Speaker
Description
The HL-LHC will provide instantaneous luminosities up to $7.5 \times 10^{34}~$cm$^{−2}$s$^{-1}$, and the increased interaction rate and particle flux will degrade the ATLAS event reconstruction performance. The endcap and forward region where the liquid Argon calorimeter has coarser granularity and the inner tracker has degraded resolution will be particularly affected. A High-Granularity Timing Detector (HGTD) will be installed in front of the LAr endcap calorimeters for pile-up mitigation and luminosity measurements.

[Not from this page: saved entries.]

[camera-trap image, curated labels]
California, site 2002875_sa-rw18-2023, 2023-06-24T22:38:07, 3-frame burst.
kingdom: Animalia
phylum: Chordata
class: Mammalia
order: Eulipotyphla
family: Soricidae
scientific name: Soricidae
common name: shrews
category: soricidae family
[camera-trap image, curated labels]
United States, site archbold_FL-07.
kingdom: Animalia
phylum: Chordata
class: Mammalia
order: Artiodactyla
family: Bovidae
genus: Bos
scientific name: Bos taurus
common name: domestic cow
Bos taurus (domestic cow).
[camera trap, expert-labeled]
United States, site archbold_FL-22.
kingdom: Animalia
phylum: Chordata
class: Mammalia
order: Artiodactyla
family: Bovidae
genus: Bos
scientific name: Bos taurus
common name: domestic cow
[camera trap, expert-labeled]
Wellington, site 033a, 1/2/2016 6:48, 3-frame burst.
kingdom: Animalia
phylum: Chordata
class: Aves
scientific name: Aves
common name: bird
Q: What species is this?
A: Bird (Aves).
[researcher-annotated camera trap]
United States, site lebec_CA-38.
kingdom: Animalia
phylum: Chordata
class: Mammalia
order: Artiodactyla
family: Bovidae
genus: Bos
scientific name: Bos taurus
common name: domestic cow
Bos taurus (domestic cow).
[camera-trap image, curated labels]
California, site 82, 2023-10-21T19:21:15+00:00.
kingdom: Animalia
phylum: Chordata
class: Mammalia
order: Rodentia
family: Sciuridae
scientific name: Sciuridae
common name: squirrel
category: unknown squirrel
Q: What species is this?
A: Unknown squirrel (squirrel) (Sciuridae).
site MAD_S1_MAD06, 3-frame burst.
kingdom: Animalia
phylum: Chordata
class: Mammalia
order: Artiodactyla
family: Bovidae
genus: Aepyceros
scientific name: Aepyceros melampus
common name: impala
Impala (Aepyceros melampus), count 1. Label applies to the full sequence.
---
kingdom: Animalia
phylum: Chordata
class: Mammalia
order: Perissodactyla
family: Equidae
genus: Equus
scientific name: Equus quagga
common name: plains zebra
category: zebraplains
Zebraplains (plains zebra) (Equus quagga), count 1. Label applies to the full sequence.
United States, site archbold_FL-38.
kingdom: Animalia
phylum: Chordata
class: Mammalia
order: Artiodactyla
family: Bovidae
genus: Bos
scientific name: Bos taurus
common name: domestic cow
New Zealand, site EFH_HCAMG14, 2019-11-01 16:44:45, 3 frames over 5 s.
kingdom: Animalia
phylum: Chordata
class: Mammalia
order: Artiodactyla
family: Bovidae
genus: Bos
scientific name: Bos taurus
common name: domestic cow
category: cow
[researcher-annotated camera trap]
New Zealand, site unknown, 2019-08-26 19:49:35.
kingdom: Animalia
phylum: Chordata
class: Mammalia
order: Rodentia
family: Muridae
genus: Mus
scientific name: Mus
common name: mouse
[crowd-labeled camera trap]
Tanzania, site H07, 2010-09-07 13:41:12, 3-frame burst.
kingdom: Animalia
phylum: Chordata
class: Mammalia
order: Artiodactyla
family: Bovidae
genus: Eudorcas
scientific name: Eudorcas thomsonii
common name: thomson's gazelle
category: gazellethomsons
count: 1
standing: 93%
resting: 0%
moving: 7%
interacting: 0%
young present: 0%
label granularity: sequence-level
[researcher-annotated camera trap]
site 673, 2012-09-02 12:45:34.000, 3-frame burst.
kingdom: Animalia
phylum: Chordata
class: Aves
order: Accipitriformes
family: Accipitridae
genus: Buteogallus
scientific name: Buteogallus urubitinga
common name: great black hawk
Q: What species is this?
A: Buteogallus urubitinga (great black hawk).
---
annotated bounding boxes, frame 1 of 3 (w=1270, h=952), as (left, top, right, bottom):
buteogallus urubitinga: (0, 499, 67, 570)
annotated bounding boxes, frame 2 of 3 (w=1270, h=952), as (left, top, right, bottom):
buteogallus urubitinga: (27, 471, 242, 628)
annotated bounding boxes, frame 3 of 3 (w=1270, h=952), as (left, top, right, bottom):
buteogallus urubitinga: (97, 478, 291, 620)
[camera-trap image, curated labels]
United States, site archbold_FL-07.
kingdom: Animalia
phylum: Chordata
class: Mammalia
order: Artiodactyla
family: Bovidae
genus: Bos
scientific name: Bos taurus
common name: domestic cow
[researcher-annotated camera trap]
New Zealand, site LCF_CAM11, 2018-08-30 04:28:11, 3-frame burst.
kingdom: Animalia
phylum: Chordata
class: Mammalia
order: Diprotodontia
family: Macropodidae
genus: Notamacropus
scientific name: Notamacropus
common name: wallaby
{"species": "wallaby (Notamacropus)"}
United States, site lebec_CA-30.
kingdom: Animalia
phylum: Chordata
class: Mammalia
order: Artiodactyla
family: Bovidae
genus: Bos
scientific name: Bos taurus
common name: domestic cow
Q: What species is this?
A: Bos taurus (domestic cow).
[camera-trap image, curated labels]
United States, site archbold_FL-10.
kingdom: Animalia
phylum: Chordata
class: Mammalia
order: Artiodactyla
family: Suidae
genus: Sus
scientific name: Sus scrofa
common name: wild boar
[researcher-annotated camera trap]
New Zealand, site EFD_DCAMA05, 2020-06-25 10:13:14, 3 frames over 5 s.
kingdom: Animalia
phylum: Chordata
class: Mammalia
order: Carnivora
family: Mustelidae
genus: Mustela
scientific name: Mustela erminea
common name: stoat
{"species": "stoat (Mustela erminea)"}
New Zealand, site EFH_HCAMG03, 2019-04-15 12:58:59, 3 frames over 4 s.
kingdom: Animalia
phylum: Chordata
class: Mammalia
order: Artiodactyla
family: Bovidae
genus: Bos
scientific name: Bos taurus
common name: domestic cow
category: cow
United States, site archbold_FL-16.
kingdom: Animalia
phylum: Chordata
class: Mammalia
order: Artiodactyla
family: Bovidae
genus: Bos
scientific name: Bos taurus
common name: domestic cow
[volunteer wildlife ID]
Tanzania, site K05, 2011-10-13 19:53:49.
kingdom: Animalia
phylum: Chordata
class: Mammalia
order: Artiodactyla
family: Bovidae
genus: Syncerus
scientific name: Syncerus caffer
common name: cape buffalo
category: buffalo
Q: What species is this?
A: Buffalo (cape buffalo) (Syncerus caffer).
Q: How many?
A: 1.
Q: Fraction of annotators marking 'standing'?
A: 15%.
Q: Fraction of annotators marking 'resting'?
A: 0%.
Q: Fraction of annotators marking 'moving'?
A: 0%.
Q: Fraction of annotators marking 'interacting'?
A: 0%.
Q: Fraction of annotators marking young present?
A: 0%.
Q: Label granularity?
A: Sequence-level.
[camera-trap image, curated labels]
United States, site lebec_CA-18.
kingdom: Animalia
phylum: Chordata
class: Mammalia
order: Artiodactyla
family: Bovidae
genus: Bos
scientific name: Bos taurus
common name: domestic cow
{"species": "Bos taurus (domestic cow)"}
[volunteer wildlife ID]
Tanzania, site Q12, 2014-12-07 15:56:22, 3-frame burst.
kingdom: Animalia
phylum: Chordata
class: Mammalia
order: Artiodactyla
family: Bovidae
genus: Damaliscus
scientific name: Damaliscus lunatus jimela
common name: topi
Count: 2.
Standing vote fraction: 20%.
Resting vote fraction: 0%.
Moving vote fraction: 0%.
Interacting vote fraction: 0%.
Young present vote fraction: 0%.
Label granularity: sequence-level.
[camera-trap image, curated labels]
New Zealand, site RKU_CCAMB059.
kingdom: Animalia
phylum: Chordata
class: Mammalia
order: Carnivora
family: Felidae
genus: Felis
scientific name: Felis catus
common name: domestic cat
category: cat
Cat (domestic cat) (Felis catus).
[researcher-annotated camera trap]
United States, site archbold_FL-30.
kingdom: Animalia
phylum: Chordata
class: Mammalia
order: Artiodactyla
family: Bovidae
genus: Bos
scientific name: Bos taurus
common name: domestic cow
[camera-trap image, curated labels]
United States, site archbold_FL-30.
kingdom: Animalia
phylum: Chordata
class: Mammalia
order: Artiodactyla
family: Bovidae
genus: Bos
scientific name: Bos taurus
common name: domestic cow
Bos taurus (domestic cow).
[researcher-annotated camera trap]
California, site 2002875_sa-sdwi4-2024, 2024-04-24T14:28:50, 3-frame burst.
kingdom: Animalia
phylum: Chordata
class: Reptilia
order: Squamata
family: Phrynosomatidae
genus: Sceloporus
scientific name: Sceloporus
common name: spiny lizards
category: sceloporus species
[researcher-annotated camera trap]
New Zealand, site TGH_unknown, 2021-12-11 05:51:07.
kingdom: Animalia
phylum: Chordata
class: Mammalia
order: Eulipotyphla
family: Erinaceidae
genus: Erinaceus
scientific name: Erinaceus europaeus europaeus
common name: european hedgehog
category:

The HGTD is a novel detector introduced to augment the new all-silicon Inner Tracker in the pseudorapidity range from 2.4 to 4.0, adding the capability to measure charged-particle trajectories in time as well as space. Two double-sided layers of silicon sensors will provide precision timing information for charged particles with a resolution as good as 30 ps per track to help assign each particle to the correct vertex. Readout cells have a size of 1.3 mm $\times$ 1.3 mm, leading to a highly granular detector with ~3.7 million channels. Low-Gain Avalanche Detectors (LGAD) technology has been chosen as it provides enough gain to reach the large signal over noise ratio needed. The requirements and overall specifications of the HGTD will be presented as well as the technical design and the project status. The R&D efforts on the sensors, the readout ASIC, and the other components, supported by laboratory and test beam results, will also be presented.